Indian Journal of Medical Microbiology, Vol. 25, No. 1, January-March, 2007, pp. 10-17

Review Article

An overview of human papillomaviruses and current vaccine strategies

Department of Clinical Virology, Christian Medical College, Vellore - 632 004, Tamil Nadu
Correspondence Address:Department of Clinical Virology, Christian Medical College, Vellore - 632 004, Tamil Nadu
priyaabraham@cmcvellore.ac.in

Date of Submission: 07-Feb-2006
Date of Acceptance: 04-Apr-2006

Code Number: mb07005

Abstract

Cervical cancer is one of the most common cancers in women worldwide, particularly in developing countries. The viral origin of cervical cancer has been proven beyond any reasonable doubt. Persistent infection with certain subsets of human papillomaviruses is recognized as a necessary cause for the development of cervical cancer.
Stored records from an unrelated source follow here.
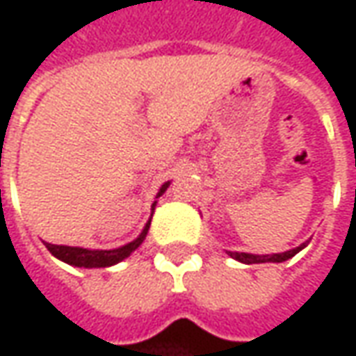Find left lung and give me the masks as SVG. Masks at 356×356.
<instances>
[{
    "label": "left lung",
    "instance_id": "8db88e82",
    "mask_svg": "<svg viewBox=\"0 0 356 356\" xmlns=\"http://www.w3.org/2000/svg\"><path fill=\"white\" fill-rule=\"evenodd\" d=\"M307 247V243H302L300 247L293 248V250H287V252H280V254H264V256H258V254H247V252H227L231 258H235L238 262H243V264H264V262H285V260H289L293 256L297 254L299 250Z\"/></svg>",
    "mask_w": 356,
    "mask_h": 356
}]
</instances>
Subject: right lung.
I'll return each mask as SVG.
<instances>
[{
  "label": "right lung",
  "instance_id": "obj_1",
  "mask_svg": "<svg viewBox=\"0 0 356 356\" xmlns=\"http://www.w3.org/2000/svg\"><path fill=\"white\" fill-rule=\"evenodd\" d=\"M170 186V183L161 186L158 196H161L165 193V188ZM152 221V220H150ZM150 221L146 223V227L140 233V237L135 238L133 243H129L125 247L121 248H113V250H88V248H81V247H65V245H51V243H46V248H48L51 254L63 260L67 264L71 266H79V268H108V266H113L121 262L123 258L131 254L133 250L140 247V243L146 237L148 233V227H150Z\"/></svg>",
  "mask_w": 356,
  "mask_h": 356
}]
</instances>
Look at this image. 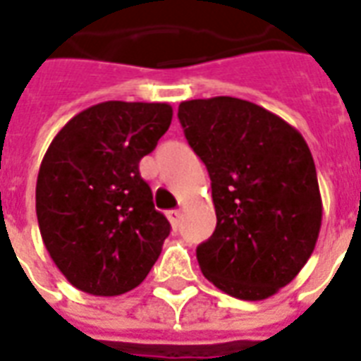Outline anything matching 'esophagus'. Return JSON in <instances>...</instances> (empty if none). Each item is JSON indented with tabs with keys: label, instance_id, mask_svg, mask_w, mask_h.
<instances>
[{
	"label": "esophagus",
	"instance_id": "obj_1",
	"mask_svg": "<svg viewBox=\"0 0 361 361\" xmlns=\"http://www.w3.org/2000/svg\"><path fill=\"white\" fill-rule=\"evenodd\" d=\"M166 217H169L170 225L174 227V229H178L180 227V221H181V210H170L169 214H166Z\"/></svg>",
	"mask_w": 361,
	"mask_h": 361
}]
</instances>
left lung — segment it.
<instances>
[{
	"label": "left lung",
	"mask_w": 361,
	"mask_h": 361,
	"mask_svg": "<svg viewBox=\"0 0 361 361\" xmlns=\"http://www.w3.org/2000/svg\"><path fill=\"white\" fill-rule=\"evenodd\" d=\"M178 117L212 180L217 225L197 247L200 271L227 295L261 301L314 252L322 197L305 137L265 107L233 96L181 102Z\"/></svg>",
	"instance_id": "1"
}]
</instances>
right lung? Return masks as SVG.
<instances>
[{"instance_id": "add662e5", "label": "right lung", "mask_w": 361, "mask_h": 361, "mask_svg": "<svg viewBox=\"0 0 361 361\" xmlns=\"http://www.w3.org/2000/svg\"><path fill=\"white\" fill-rule=\"evenodd\" d=\"M172 123L164 102L109 100L62 126L41 161L35 212L47 252L71 286L121 295L142 284L170 224L140 161Z\"/></svg>"}]
</instances>
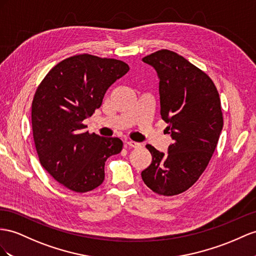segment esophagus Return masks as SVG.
I'll use <instances>...</instances> for the list:
<instances>
[{"label": "esophagus", "mask_w": 256, "mask_h": 256, "mask_svg": "<svg viewBox=\"0 0 256 256\" xmlns=\"http://www.w3.org/2000/svg\"><path fill=\"white\" fill-rule=\"evenodd\" d=\"M126 144L128 146H130V147H132V148H140V147H142V145L140 142H133V140H126Z\"/></svg>", "instance_id": "1"}]
</instances>
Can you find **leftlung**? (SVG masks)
<instances>
[{
    "instance_id": "1",
    "label": "left lung",
    "mask_w": 256,
    "mask_h": 256,
    "mask_svg": "<svg viewBox=\"0 0 256 256\" xmlns=\"http://www.w3.org/2000/svg\"><path fill=\"white\" fill-rule=\"evenodd\" d=\"M159 78L160 114L173 142L164 154L152 145L150 166L142 172L152 192L175 196L186 192L204 172L222 130L218 92L202 70L172 50L142 58Z\"/></svg>"
}]
</instances>
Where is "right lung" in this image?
I'll return each mask as SVG.
<instances>
[{
	"instance_id": "obj_1",
	"label": "right lung",
	"mask_w": 256,
	"mask_h": 256,
	"mask_svg": "<svg viewBox=\"0 0 256 256\" xmlns=\"http://www.w3.org/2000/svg\"><path fill=\"white\" fill-rule=\"evenodd\" d=\"M130 70L114 58L76 55L57 64L38 85L31 120L42 166L66 188L88 192L102 185L104 162L121 152L118 137L83 132L107 90Z\"/></svg>"
}]
</instances>
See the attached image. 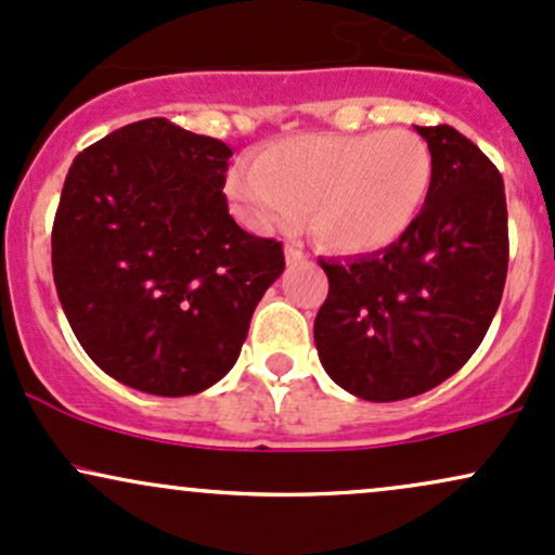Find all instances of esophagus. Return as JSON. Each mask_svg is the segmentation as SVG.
Masks as SVG:
<instances>
[{
	"mask_svg": "<svg viewBox=\"0 0 555 555\" xmlns=\"http://www.w3.org/2000/svg\"><path fill=\"white\" fill-rule=\"evenodd\" d=\"M284 256H286V263H289V266H299V263H305V260H308V256L302 253V247H297V245H286Z\"/></svg>",
	"mask_w": 555,
	"mask_h": 555,
	"instance_id": "1",
	"label": "esophagus"
}]
</instances>
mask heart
I'll return each mask as SVG.
<instances>
[{
	"label": "heart",
	"mask_w": 555,
	"mask_h": 555,
	"mask_svg": "<svg viewBox=\"0 0 555 555\" xmlns=\"http://www.w3.org/2000/svg\"><path fill=\"white\" fill-rule=\"evenodd\" d=\"M430 180V151L415 132H315L276 140L253 167H234L229 197L256 229L295 224L310 211L328 247L371 253L412 227Z\"/></svg>",
	"instance_id": "b5f03b06"
}]
</instances>
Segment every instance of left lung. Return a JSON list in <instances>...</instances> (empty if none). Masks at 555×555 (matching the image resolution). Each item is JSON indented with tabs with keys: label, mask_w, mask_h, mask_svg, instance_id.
<instances>
[{
	"label": "left lung",
	"mask_w": 555,
	"mask_h": 555,
	"mask_svg": "<svg viewBox=\"0 0 555 555\" xmlns=\"http://www.w3.org/2000/svg\"><path fill=\"white\" fill-rule=\"evenodd\" d=\"M415 130L428 140L433 180L412 227L384 250L321 260L318 358L365 401L410 399L451 378L480 347L506 284L501 171L454 127Z\"/></svg>",
	"instance_id": "1"
}]
</instances>
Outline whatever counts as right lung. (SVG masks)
I'll use <instances>...</instances> for the list:
<instances>
[{
    "label": "right lung",
    "mask_w": 555,
    "mask_h": 555,
    "mask_svg": "<svg viewBox=\"0 0 555 555\" xmlns=\"http://www.w3.org/2000/svg\"><path fill=\"white\" fill-rule=\"evenodd\" d=\"M232 149L154 117L75 156L52 229L56 295L88 358L156 397L232 371L282 242L229 216Z\"/></svg>",
    "instance_id": "obj_1"
}]
</instances>
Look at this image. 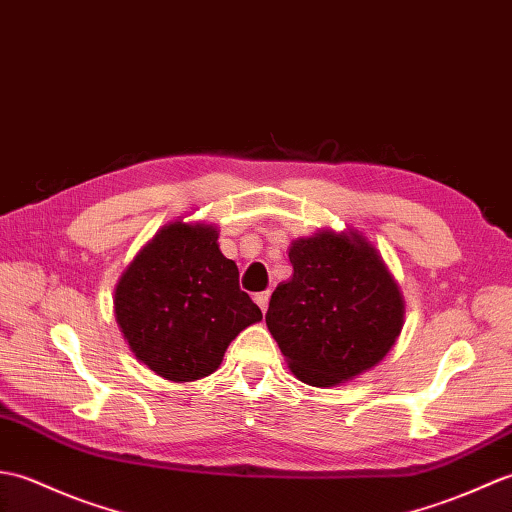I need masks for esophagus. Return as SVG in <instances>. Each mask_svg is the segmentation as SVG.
Returning a JSON list of instances; mask_svg holds the SVG:
<instances>
[{"label":"esophagus","mask_w":512,"mask_h":512,"mask_svg":"<svg viewBox=\"0 0 512 512\" xmlns=\"http://www.w3.org/2000/svg\"><path fill=\"white\" fill-rule=\"evenodd\" d=\"M254 302L260 306V311H267V304H269V291H260L254 295Z\"/></svg>","instance_id":"esophagus-1"}]
</instances>
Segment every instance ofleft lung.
Instances as JSON below:
<instances>
[{
	"instance_id": "obj_1",
	"label": "left lung",
	"mask_w": 512,
	"mask_h": 512,
	"mask_svg": "<svg viewBox=\"0 0 512 512\" xmlns=\"http://www.w3.org/2000/svg\"><path fill=\"white\" fill-rule=\"evenodd\" d=\"M293 276L271 293L267 328L302 383L331 388L388 355L403 295L366 238L322 230L289 247Z\"/></svg>"
}]
</instances>
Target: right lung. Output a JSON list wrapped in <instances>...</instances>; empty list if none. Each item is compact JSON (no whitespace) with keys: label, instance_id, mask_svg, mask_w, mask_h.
<instances>
[{"label":"right lung","instance_id":"right-lung-1","mask_svg":"<svg viewBox=\"0 0 512 512\" xmlns=\"http://www.w3.org/2000/svg\"><path fill=\"white\" fill-rule=\"evenodd\" d=\"M217 241L214 225L168 223L116 285V322L131 352L168 381L208 377L232 339L263 320Z\"/></svg>","mask_w":512,"mask_h":512}]
</instances>
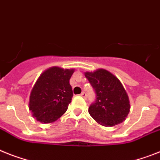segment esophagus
<instances>
[{
  "label": "esophagus",
  "mask_w": 160,
  "mask_h": 160,
  "mask_svg": "<svg viewBox=\"0 0 160 160\" xmlns=\"http://www.w3.org/2000/svg\"><path fill=\"white\" fill-rule=\"evenodd\" d=\"M80 96L83 97L84 98H87L86 92H81V94H80Z\"/></svg>",
  "instance_id": "1"
}]
</instances>
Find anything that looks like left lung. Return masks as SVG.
<instances>
[{
    "mask_svg": "<svg viewBox=\"0 0 160 160\" xmlns=\"http://www.w3.org/2000/svg\"><path fill=\"white\" fill-rule=\"evenodd\" d=\"M96 93V100L89 106L88 113L103 126H115L125 120L130 111L128 97L121 82L107 70L85 72Z\"/></svg>",
    "mask_w": 160,
    "mask_h": 160,
    "instance_id": "left-lung-1",
    "label": "left lung"
}]
</instances>
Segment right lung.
I'll use <instances>...</instances> for the list:
<instances>
[{
	"label": "right lung",
	"mask_w": 160,
	"mask_h": 160,
	"mask_svg": "<svg viewBox=\"0 0 160 160\" xmlns=\"http://www.w3.org/2000/svg\"><path fill=\"white\" fill-rule=\"evenodd\" d=\"M74 70L53 67L41 74L31 92L29 109L40 122L51 123L65 113L73 97L69 83Z\"/></svg>",
	"instance_id": "add662e5"
}]
</instances>
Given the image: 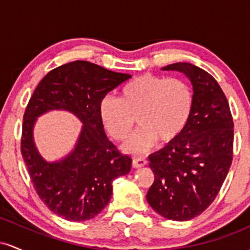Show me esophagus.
<instances>
[{
  "label": "esophagus",
  "mask_w": 250,
  "mask_h": 250,
  "mask_svg": "<svg viewBox=\"0 0 250 250\" xmlns=\"http://www.w3.org/2000/svg\"><path fill=\"white\" fill-rule=\"evenodd\" d=\"M147 160L143 159V157H134L133 159V167L134 168H141L143 166H146Z\"/></svg>",
  "instance_id": "obj_1"
}]
</instances>
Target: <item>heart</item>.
Wrapping results in <instances>:
<instances>
[{
  "instance_id": "1",
  "label": "heart",
  "mask_w": 250,
  "mask_h": 250,
  "mask_svg": "<svg viewBox=\"0 0 250 250\" xmlns=\"http://www.w3.org/2000/svg\"><path fill=\"white\" fill-rule=\"evenodd\" d=\"M193 108V89L185 80L145 74L123 87L121 99L104 97L100 115L117 141L127 139L137 120L140 128L123 146L127 153L137 155L150 150L156 141H176L187 128Z\"/></svg>"
}]
</instances>
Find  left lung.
I'll return each instance as SVG.
<instances>
[{
  "label": "left lung",
  "mask_w": 250,
  "mask_h": 250,
  "mask_svg": "<svg viewBox=\"0 0 250 250\" xmlns=\"http://www.w3.org/2000/svg\"><path fill=\"white\" fill-rule=\"evenodd\" d=\"M162 70L186 75L194 108L179 139L149 156L154 183L147 201L166 219L188 221L211 205L226 180L233 160V117L222 89L206 70L187 62Z\"/></svg>",
  "instance_id": "obj_1"
}]
</instances>
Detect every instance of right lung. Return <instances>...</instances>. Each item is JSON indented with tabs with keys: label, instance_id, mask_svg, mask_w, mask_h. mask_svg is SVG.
<instances>
[{
	"label": "right lung",
	"instance_id": "right-lung-1",
	"mask_svg": "<svg viewBox=\"0 0 250 250\" xmlns=\"http://www.w3.org/2000/svg\"><path fill=\"white\" fill-rule=\"evenodd\" d=\"M130 77L74 61L49 71L29 100L22 127V157L40 199L57 216L75 222L95 217L110 201L111 182L130 171L131 159L109 141L100 115L104 96ZM53 110L73 113L83 127L70 153L48 162L36 147L33 127L40 116Z\"/></svg>",
	"mask_w": 250,
	"mask_h": 250
}]
</instances>
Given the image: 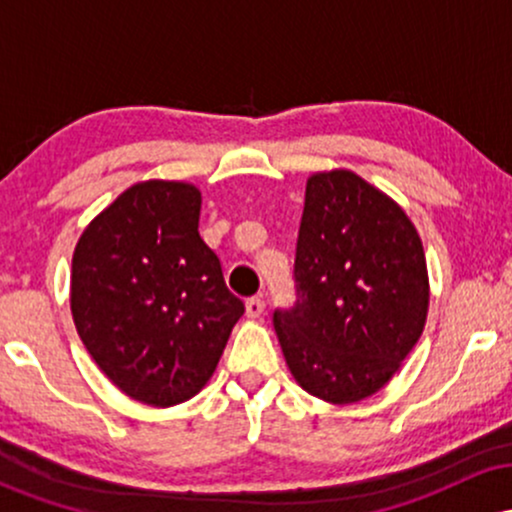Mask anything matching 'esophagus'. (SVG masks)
Returning <instances> with one entry per match:
<instances>
[{
	"label": "esophagus",
	"instance_id": "obj_1",
	"mask_svg": "<svg viewBox=\"0 0 512 512\" xmlns=\"http://www.w3.org/2000/svg\"><path fill=\"white\" fill-rule=\"evenodd\" d=\"M245 315L250 317V320H260L264 315V301L262 298H250L248 303H245Z\"/></svg>",
	"mask_w": 512,
	"mask_h": 512
}]
</instances>
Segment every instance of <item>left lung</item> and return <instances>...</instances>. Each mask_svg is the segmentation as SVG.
Wrapping results in <instances>:
<instances>
[{
	"mask_svg": "<svg viewBox=\"0 0 512 512\" xmlns=\"http://www.w3.org/2000/svg\"><path fill=\"white\" fill-rule=\"evenodd\" d=\"M293 310L274 330L293 380L356 404L395 378L426 327L431 284L419 231L390 195L349 168L305 182Z\"/></svg>",
	"mask_w": 512,
	"mask_h": 512,
	"instance_id": "1",
	"label": "left lung"
}]
</instances>
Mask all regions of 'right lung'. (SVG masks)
<instances>
[{
	"instance_id": "right-lung-1",
	"label": "right lung",
	"mask_w": 512,
	"mask_h": 512,
	"mask_svg": "<svg viewBox=\"0 0 512 512\" xmlns=\"http://www.w3.org/2000/svg\"><path fill=\"white\" fill-rule=\"evenodd\" d=\"M202 192L142 180L93 216L72 255L76 332L117 390L166 409L214 375L243 303L199 238Z\"/></svg>"
}]
</instances>
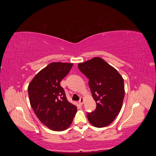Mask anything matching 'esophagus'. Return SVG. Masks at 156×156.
I'll return each instance as SVG.
<instances>
[{
  "instance_id": "1",
  "label": "esophagus",
  "mask_w": 156,
  "mask_h": 156,
  "mask_svg": "<svg viewBox=\"0 0 156 156\" xmlns=\"http://www.w3.org/2000/svg\"><path fill=\"white\" fill-rule=\"evenodd\" d=\"M83 103H84V98L83 97H81V98H80V100L79 101V103L81 105H82L83 104Z\"/></svg>"
}]
</instances>
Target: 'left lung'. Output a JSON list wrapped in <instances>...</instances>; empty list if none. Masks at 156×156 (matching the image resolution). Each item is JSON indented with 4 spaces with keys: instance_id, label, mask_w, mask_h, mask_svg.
Listing matches in <instances>:
<instances>
[{
    "instance_id": "obj_1",
    "label": "left lung",
    "mask_w": 156,
    "mask_h": 156,
    "mask_svg": "<svg viewBox=\"0 0 156 156\" xmlns=\"http://www.w3.org/2000/svg\"><path fill=\"white\" fill-rule=\"evenodd\" d=\"M89 79L88 85L96 108L87 113L90 123L96 127L111 124L119 115L125 95L124 79L118 71L100 57L78 64Z\"/></svg>"
}]
</instances>
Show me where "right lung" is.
Wrapping results in <instances>:
<instances>
[{
	"label": "right lung",
	"mask_w": 156,
	"mask_h": 156,
	"mask_svg": "<svg viewBox=\"0 0 156 156\" xmlns=\"http://www.w3.org/2000/svg\"><path fill=\"white\" fill-rule=\"evenodd\" d=\"M72 63L52 62L41 69L28 87L30 105L42 124L50 129L63 131L71 125L77 107L68 100L60 81Z\"/></svg>",
	"instance_id": "1"
}]
</instances>
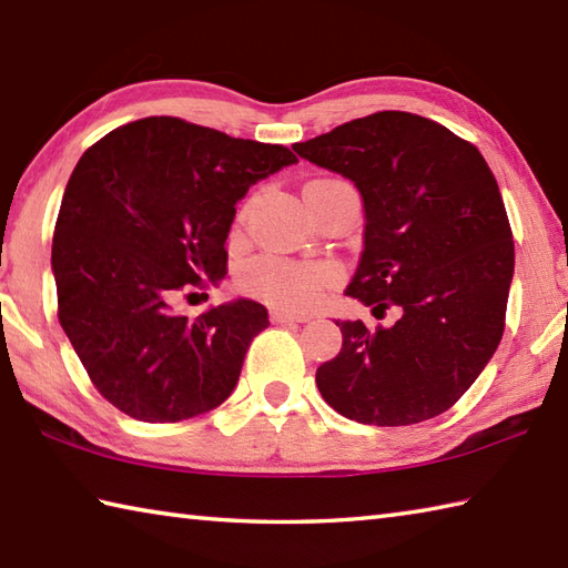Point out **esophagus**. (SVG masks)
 Returning a JSON list of instances; mask_svg holds the SVG:
<instances>
[{
  "instance_id": "1",
  "label": "esophagus",
  "mask_w": 568,
  "mask_h": 568,
  "mask_svg": "<svg viewBox=\"0 0 568 568\" xmlns=\"http://www.w3.org/2000/svg\"><path fill=\"white\" fill-rule=\"evenodd\" d=\"M271 320L273 323H307V315H295V313H287V311H271Z\"/></svg>"
}]
</instances>
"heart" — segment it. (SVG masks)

Persistence of oncogenic HPVs, immunodeficiency, high HPV viral load and cofactors like smoking, multiple sex partners and poor nutrition predispose to cervical cancer. Prophylactic vaccines using HPV virus-like particles containing capsid protein L1 have shown protection against disease in animals and are currently undergoing clinical trials. Therapeutic vaccines using HPV E6 and E7 proteins are also being investigated for their ability to remove residual infection.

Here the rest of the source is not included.